All Databases MacTech Vol 16-2000

Associative Arrays

Volume Number: 16

Issue Number: 10

Column Tag: Programming Techniques

How to Harness the Power of Associative

Arrays

by Kas Thomas

A widely underutilized technique can go a long way

toward making your code smaller, more reliable, and

easier to maintain, whether you program in C, Java,

or JavaScript

Fostering reliability, maintainability, compactness, and good performance in code has

been a constant quest for programmers and language designers over the years. It's

rare that one technique can give you all of the above benefits, concurrently. But

intelligent use of associative arrays can do that. If you haven't yet tapped into the

power of associative arrays, you might want to give the issues involved some thought.

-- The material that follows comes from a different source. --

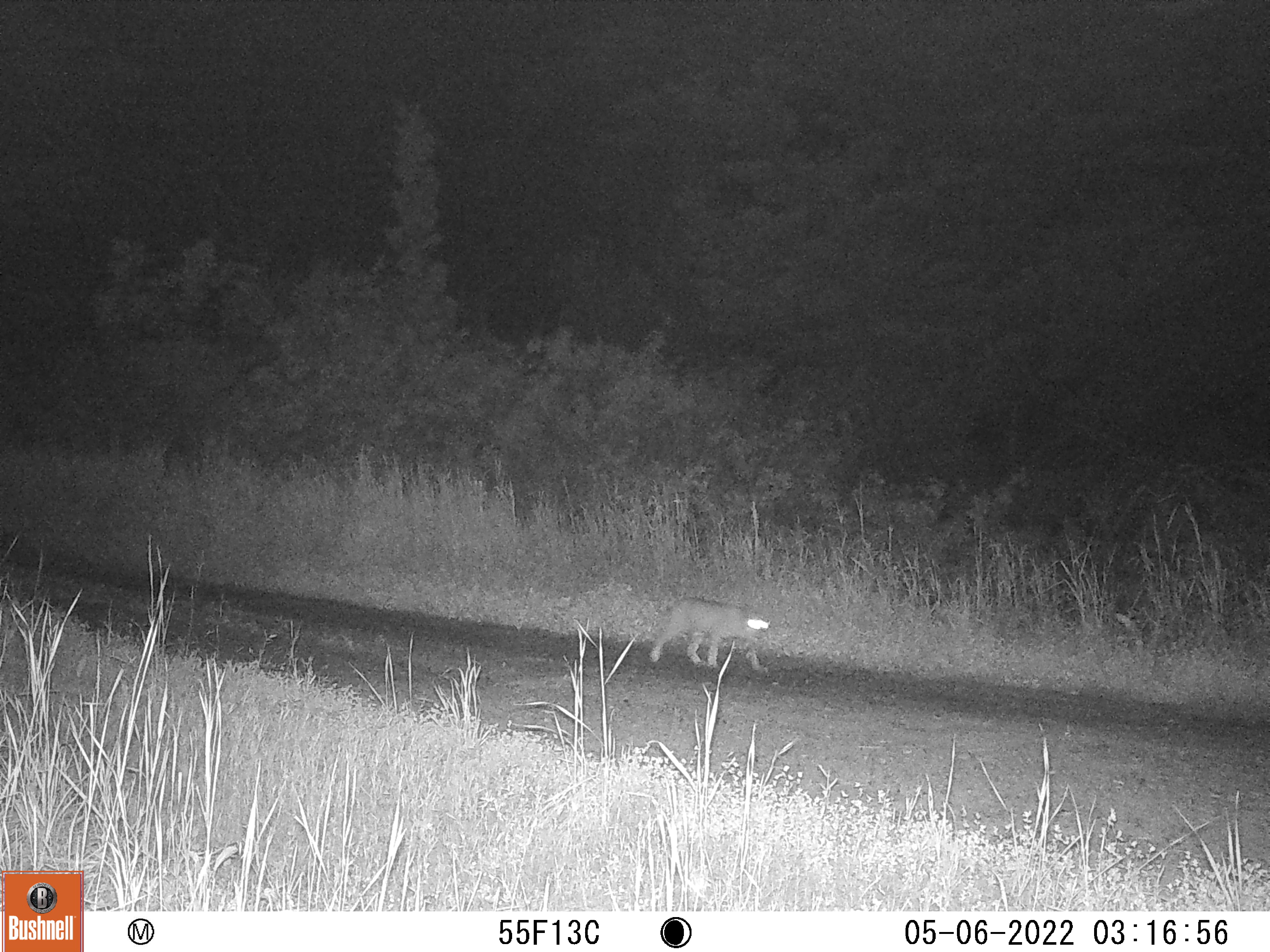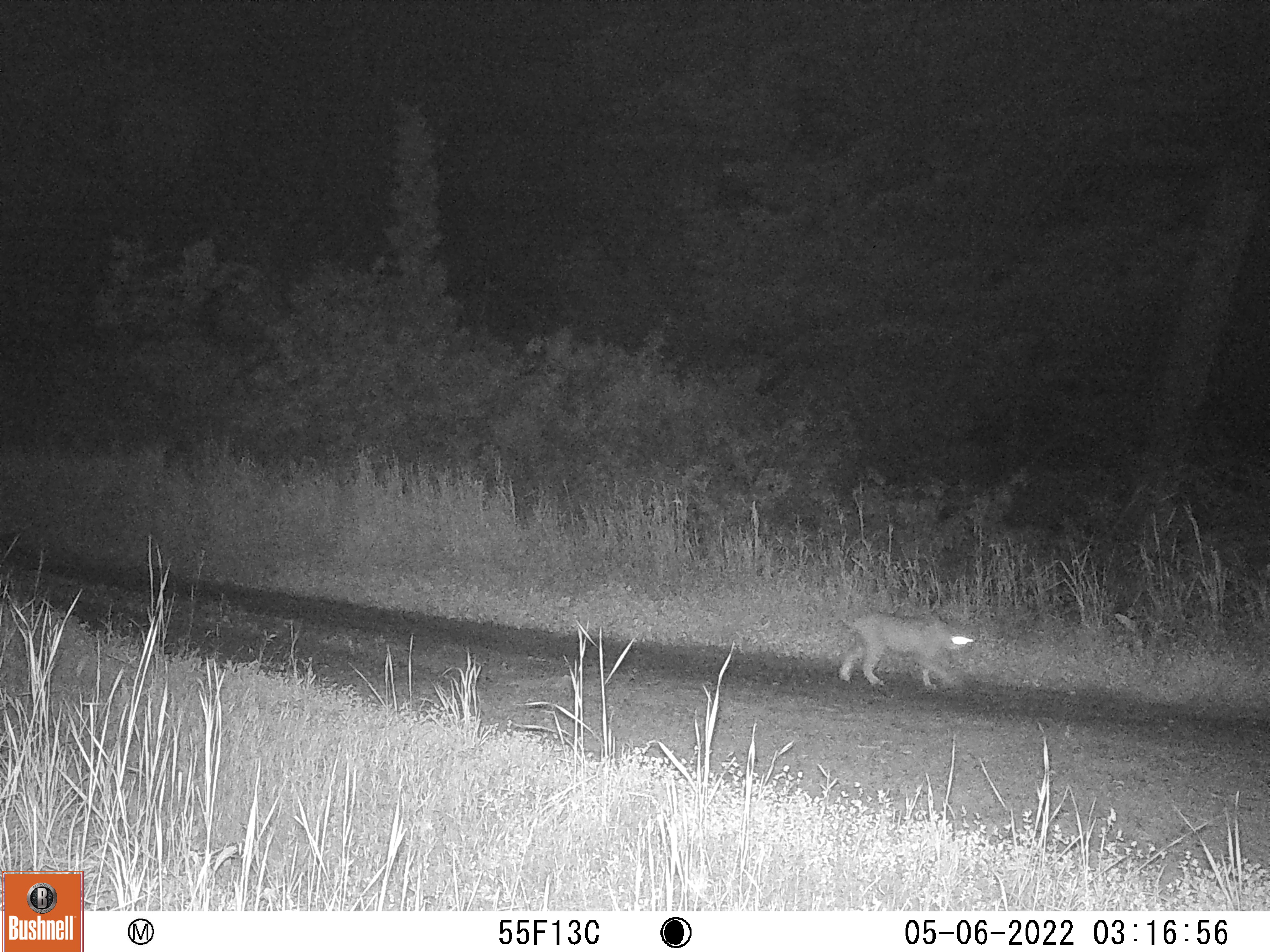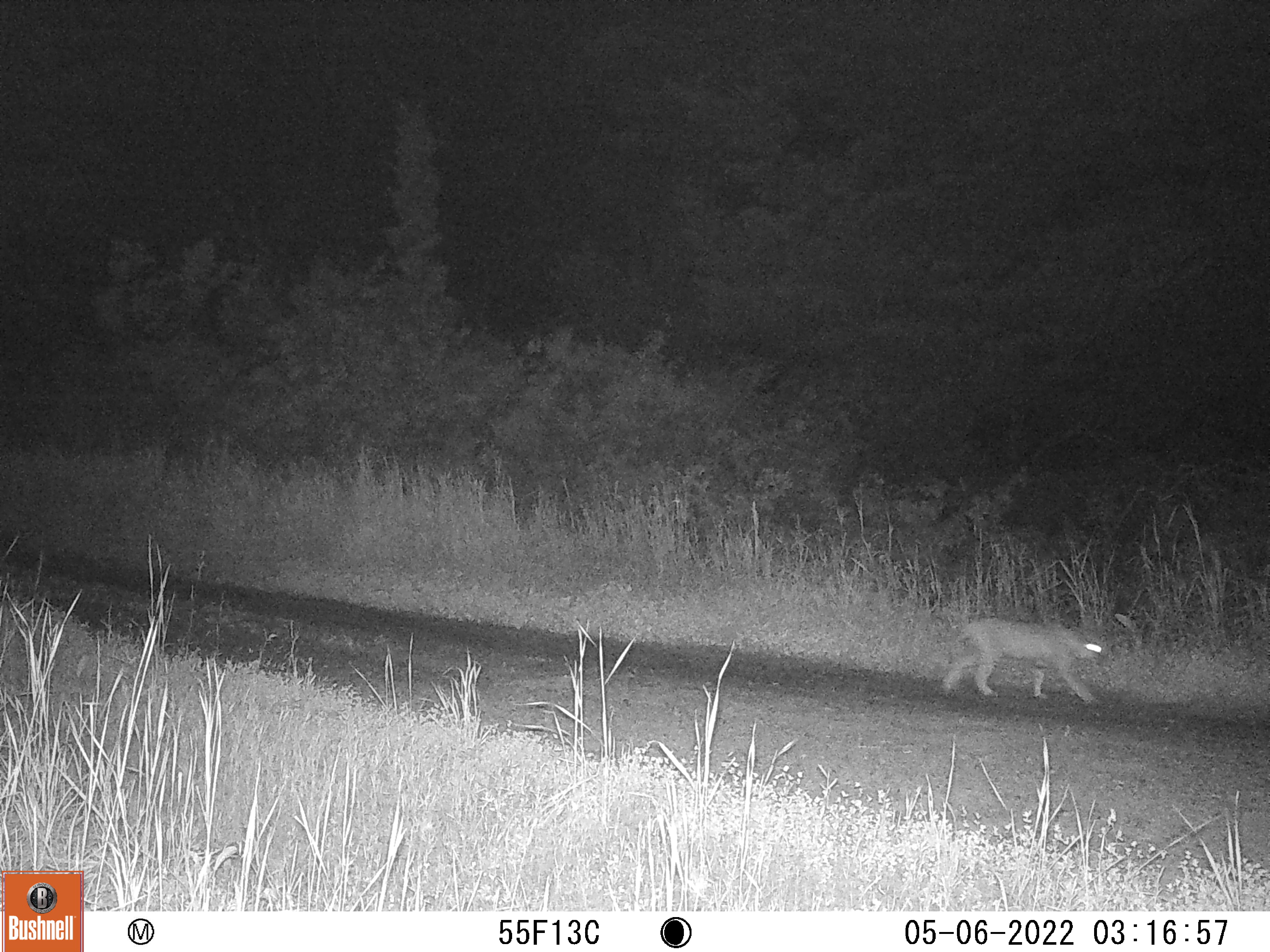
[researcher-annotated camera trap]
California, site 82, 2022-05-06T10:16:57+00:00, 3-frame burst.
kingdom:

The issues are widely applicable to a variety of programming tasks, cutting across all

major languages.

One thing's for sure. If you use a lot of switch statements in your code (to "case out

user-selected actions, for example), you're sitting on a great opportunity to improve

the reliability and maintainability of your code; just follow along and see.

What Is an Associative Array?

An associative array is a collection of data values in which access to any particular

value is obtained via a (single) key. Generally speaking, it's a one-to-one mapping of

data entities ("values") to keys, such that no two values map to the same key (although

two different keys could, coincidentally, contain the same value). For example, in an

array of TV listings, you might very well find that two different channels are showing

the same episode of Gilligan's Island at 4:00 a.m. Tuesday, but you would never find

Channel 2 listed twice, showing two different shows in the same time slot.

In a larger sense, associative-array mapping is an application of set theory, and

languages that have a robust collections package will invariably implement some form

of associative-array mapping.

For a quick example of an associative array, consider the hypothetical entity in Figure

Figure 1. A hypothetical associative array.

In this example, we have an anonymous (nameless) array of tuples shown as keys

mapped to values. The itemType key, for example, maps to the value 'auto'. If this were

a conventional (ordered) array, we would say that the zeroth item in the array is the

(string) value 'auto', the first item is '4WD', etc.

For the array shown in Figure 1 to be useful, we need to be able to hold a reference to

the array in a variable, and we need to have a syntax for obtaining the value of each

member, given the value of the corresponding key. It would also be nice if we could

find out how many items are in the array (since it might be arbitrarily large) and to

know how to iterate through the members. With an ordered array, you can step

through the members in sequence. But in an array like this one, where the keys aren't

integers, how do you enumerate the array's contents?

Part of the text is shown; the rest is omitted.